Ce phénomène a atteint son apogée au milieu des années 80 avec Thatcher et Reagan, qui se sont toujours revendiqués de cette pensée. À partir de la fin des années 80 et la montée en puissance des bourses, tout a changé. Les grandes entreprises avaient besoin d'attirer les grands investisseurs pour financer des investissements de plus en plus colossaux dans le cadre de la mondialisation. Petit à petit, la valeur de l'action d'une entreprise est devenue plus importante que ses profits. Les entreprises veillent davantage au cours de leurs actions qu'à leur chiffre d'affaires, car leur obsession est d'attirer les investisseurs. Pour preuve, il suffit de regarder où sont réinvestis en priorité les bénéfices des grandes entreprises. Les bénéfices ne sont pas réinvestis dans l'appareil de production qui permettrait d'augmenter à terme les profits, ils ne sont même pas réinvestis dans les dividendes reversés aux actionnaires. La plus grande partie des bénéfices est investie, selon ce livre, sur le second marché où les entreprises rachètent leurs propres actions afin d'en faire monter la valeur et donc d'attirer de nouveaux investisseurs.
Petit à petit, l'entreprise passe d'une économie du profit à une économie du crédit, dans laquelle le rôle principal de la direction n'est plus de faire des profits, mais de faire monter la valeur de l'entreprise en bourse. Cette évolution aura des conséquences qui iront bien au-delà du monde des entreprises. En effet, pour attirer les investisseurs vers ses entreprises, l'État est obligé de répondre à son tour aux exigences des marchés. Les marchés aiment trois choses : un coût du travail bas, des impôts faibles et des droits de propriété élevés. À partir de là, l'État a, au fil du temps, été obligé de baisser les impôts sur les sociétés et de déréglementer le marché du travail. Ainsi, les impôts sur les bénéfices sont passés de 50 à moins de 30 % en quelques années, et le droit du travail a été massacré au fil des décennies. Cette baisse des entrées fiscales a eu pour conséquence d'obliger l'État, à son tour, à emprunter auprès des investisseurs pour continuer à garantir ses missions. Ainsi, les investisseurs, après avoir capturé le marché des entreprises, ont trouvé un nouveau débouché pour leur business auprès des États.

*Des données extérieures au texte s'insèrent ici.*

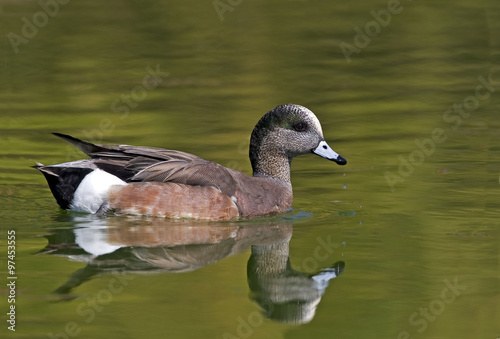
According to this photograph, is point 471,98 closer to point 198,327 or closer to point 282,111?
point 282,111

Le troisième étage de la fusée est arrivé quelques années plus tard. Pour continuer à investir dans les États, les investisseurs leur ont demandé de réduire leurs frais de fonctionnement et les prestations sociales. Les citoyens, confrontés à des baisses de salaires d'un côté et des baisses d'aides de l'autre, n'ont plus qu'un seul recours pour continuer à maintenir leur pouvoir d'achat : le crédit. C'est ainsi qu'ont explosé les crédits à la consommation et les surendettements qui finiront par nous conduire à la crise de 2008.
Ce livre nous montre donc comment en 25 ans, le monde est passé d'une économie du profit à une économie du crédit, avec des conséquences sur la vie quotidienne de chacun.